Water your Christmas tree

Want to make your indoor Christmas tree hold onto its needles as long as possible? Water is the key. Water your Christmas tree as soon as you get it home, when you place it in a stand, and daily thereafter.

Christmas tree lot at Staehly Tree Farm, East Haddam, CT.

Christmas tree lot at Staehly Tree Farm inEast Haddam, CT.

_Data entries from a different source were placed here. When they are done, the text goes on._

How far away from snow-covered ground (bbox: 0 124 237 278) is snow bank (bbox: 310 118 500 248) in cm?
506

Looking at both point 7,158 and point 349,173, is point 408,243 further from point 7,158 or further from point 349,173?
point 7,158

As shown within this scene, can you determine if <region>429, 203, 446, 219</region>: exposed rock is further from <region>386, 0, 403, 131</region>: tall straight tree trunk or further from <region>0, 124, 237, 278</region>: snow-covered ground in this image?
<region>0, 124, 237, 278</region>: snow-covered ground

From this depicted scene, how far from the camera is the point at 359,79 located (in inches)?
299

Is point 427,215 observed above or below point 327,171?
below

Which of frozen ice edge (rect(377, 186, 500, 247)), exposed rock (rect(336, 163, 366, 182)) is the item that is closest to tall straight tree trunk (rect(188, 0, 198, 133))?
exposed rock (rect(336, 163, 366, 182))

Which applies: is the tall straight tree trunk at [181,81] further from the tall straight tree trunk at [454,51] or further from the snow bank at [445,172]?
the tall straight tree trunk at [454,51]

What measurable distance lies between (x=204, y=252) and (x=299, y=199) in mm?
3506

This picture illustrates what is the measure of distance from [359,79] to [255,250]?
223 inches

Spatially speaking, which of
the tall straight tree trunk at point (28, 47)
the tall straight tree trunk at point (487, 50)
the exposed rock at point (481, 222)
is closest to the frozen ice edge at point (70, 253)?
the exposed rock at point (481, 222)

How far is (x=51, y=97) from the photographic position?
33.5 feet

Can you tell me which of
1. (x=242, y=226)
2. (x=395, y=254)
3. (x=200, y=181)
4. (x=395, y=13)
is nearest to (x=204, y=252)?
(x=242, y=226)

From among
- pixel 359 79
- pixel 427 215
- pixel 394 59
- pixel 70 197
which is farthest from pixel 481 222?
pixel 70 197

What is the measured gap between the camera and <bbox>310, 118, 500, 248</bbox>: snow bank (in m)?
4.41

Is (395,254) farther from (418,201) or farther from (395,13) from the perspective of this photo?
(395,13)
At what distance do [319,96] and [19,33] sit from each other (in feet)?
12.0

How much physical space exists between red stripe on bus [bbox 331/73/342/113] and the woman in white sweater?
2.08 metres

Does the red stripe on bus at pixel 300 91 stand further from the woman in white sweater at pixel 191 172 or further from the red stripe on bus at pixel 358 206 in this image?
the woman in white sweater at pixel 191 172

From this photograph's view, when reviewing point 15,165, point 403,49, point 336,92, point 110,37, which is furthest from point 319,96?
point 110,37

Here’s how to care for and water your Christmas tree to make it last through the holidays:

  • Whether cut fresh or purchased pre-cut, trees need water daily – as much as a quart for every inch of trunk diameter. Do the math: a tree with a 3″ diameter trunk can drink up 3 quarts of water daily; one 4″ needs 4 quarts, and so forth.
  • Fresh cut trees should be placed in a bucket of water as soon as they come home. Pre-cut trees need an additional step – cutting about 1″ from the trunk parallel to the ground when upright – to allow the tree to take up water.
  • Avoid bruising the cut end and keep it completely submerged in water until ready to bring indoors.
  • Prior to bringing indoors, cut the trunk end again. Secure the tree in a sturdy stand that holds at least a gallon of water.
  • Once secured in the stand, fill the reservoir with water.
  • Check water levels daily, making sure the cut end is always submerged in water. I water our tree every morning while the coffee brews.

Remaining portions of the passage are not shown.